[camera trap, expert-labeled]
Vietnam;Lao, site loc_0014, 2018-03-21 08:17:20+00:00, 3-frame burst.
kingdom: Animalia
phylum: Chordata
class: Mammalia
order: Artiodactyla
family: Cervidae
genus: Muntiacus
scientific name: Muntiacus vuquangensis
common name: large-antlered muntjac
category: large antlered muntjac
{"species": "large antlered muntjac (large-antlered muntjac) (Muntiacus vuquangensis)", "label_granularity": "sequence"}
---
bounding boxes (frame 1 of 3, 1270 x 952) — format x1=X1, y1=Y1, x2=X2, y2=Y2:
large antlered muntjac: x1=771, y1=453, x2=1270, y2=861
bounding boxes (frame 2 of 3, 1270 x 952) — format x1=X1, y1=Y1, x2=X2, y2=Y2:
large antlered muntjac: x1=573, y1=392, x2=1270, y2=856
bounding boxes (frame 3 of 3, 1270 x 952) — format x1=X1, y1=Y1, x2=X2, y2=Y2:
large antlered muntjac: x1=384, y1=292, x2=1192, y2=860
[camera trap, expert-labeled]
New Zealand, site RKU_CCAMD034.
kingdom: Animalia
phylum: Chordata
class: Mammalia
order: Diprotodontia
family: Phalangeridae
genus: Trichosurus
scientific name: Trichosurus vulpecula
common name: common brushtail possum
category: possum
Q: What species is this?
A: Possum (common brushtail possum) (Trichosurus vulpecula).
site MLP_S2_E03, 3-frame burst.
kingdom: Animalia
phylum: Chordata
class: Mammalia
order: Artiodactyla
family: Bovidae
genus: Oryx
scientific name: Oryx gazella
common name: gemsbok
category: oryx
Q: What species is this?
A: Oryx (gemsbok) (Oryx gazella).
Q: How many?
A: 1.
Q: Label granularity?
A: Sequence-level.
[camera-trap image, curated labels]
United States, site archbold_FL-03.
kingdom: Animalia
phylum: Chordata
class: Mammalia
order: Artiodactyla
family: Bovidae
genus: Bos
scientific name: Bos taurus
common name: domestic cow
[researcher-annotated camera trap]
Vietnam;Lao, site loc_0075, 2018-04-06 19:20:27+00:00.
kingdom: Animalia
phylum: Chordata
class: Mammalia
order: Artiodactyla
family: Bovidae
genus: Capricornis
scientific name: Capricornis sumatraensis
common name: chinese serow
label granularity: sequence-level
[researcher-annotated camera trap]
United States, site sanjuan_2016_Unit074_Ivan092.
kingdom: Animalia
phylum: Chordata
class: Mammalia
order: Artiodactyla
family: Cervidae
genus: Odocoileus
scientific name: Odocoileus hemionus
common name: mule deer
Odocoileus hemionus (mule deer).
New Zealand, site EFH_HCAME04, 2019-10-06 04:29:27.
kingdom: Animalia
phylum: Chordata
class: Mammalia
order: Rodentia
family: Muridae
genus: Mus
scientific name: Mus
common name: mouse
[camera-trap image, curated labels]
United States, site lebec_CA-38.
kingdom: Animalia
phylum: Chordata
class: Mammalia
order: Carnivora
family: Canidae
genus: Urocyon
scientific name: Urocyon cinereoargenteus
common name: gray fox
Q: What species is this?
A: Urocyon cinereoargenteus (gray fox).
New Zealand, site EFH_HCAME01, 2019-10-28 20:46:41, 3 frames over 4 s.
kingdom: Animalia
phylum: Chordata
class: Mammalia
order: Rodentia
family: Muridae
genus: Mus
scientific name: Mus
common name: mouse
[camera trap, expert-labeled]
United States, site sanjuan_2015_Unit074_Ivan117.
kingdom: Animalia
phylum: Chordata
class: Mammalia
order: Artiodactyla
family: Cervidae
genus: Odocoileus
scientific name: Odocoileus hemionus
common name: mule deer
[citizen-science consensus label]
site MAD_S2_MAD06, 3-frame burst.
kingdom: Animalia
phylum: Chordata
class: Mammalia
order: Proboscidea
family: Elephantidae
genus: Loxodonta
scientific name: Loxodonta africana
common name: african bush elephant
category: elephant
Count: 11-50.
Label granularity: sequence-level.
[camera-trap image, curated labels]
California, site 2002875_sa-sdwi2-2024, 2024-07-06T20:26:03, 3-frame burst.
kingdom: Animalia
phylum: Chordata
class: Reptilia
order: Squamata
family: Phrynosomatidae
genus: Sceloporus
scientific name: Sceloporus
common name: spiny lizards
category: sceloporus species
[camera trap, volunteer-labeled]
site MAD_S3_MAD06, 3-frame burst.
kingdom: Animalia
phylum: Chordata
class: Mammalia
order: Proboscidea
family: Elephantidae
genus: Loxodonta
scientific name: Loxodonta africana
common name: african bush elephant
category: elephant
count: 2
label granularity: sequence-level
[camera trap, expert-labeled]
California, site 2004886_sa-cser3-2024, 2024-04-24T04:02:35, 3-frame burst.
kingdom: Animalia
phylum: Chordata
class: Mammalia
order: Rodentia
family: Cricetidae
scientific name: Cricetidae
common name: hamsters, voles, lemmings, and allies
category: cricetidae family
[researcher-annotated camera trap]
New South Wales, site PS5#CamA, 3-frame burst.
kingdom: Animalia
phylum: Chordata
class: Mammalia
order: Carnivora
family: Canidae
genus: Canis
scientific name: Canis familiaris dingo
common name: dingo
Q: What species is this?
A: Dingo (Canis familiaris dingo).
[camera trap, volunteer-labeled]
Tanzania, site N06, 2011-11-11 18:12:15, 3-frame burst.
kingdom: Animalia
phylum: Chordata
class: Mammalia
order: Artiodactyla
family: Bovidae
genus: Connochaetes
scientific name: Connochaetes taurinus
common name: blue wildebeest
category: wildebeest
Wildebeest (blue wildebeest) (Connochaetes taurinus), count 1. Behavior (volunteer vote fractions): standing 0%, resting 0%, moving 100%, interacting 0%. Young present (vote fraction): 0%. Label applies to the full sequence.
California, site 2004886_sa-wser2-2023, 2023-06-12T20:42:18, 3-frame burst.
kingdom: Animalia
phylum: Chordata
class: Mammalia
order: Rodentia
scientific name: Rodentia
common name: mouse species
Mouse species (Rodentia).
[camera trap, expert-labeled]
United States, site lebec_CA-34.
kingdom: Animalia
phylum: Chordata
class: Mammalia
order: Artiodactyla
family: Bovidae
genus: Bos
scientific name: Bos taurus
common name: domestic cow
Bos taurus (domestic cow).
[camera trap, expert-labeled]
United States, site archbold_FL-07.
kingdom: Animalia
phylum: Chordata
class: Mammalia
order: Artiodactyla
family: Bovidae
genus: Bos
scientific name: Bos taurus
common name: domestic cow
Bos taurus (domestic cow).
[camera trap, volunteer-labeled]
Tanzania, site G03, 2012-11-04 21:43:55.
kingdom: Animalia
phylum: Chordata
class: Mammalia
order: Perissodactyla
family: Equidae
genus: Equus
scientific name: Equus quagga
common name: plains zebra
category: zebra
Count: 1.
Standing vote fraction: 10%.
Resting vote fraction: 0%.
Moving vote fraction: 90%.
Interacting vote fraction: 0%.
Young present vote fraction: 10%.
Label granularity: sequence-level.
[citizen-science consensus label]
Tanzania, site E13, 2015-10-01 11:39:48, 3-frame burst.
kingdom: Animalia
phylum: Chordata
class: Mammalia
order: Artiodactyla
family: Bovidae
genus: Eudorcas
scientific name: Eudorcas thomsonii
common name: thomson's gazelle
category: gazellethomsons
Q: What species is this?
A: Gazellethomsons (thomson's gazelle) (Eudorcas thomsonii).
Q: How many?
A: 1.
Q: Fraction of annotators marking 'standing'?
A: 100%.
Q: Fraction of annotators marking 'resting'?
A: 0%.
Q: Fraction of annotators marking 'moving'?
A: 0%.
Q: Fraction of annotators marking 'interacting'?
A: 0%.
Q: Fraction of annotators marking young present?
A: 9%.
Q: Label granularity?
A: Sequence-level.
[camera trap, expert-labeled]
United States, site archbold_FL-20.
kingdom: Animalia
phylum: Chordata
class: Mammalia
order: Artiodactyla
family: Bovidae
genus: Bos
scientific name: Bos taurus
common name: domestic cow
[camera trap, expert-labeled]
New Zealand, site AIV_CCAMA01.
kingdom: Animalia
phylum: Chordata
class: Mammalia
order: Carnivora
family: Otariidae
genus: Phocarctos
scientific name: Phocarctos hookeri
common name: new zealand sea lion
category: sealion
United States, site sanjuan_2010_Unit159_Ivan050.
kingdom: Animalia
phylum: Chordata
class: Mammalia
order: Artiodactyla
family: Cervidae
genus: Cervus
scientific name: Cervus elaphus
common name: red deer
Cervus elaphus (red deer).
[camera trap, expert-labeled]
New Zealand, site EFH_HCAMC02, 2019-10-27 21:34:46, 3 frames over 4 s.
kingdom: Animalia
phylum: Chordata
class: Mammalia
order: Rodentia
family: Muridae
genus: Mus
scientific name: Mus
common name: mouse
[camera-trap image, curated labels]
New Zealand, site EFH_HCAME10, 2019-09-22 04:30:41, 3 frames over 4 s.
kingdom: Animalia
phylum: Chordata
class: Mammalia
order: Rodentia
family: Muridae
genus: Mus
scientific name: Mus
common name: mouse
========================================================================
Problem: Only one span is wanted. It runs from the first line of the listing through the line with "scientific name: Trichosurus vulpecula", and each line must match exactly.

Answer space:
[camera trap, expert-labeled]
Vietnam;Lao, site loc_0014, 2018-03-21 08:17:20+00:00, 3-frame burst.
kingdom: Animalia
phylum: Chordata
class: Mammalia
order: Artiodactyla
family: Cervidae
genus: Muntiacus
scientific name: Muntiacus vuquangensis
common name: large-antlered muntjac
category: large antlered muntjac
{"species": "large antlered muntjac (large-antlered muntjac) (Muntiacus vuquangensis)", "label_granularity": "sequence"}
---
bounding boxes (frame 1 of 3, 1270 x 952) — format x1=X1, y1=Y1, x2=X2, y2=Y2:
large antlered muntjac: x1=771, y1=453, x2=1270, y2=861
bounding boxes (frame 2 of 3, 1270 x 952) — format x1=X1, y1=Y1, x2=X2, y2=Y2:
large antlered muntjac: x1=573, y1=392, x2=1270, y2=856
bounding boxes (frame 3 of 3, 1270 x 952) — format x1=X1, y1=Y1, x2=X2, y2=Y2:
large antlered muntjac: x1=384, y1=292, x2=1192, y2=860
[camera trap, expert-labeled]
New Zealand, site RKU_CCAMD034.
kingdom: Animalia
phylum: Chordata
class: Mammalia
order: Diprotodontia
family: Phalangeridae
genus: Trichosurus
scientific name: Trichosurus vulpecula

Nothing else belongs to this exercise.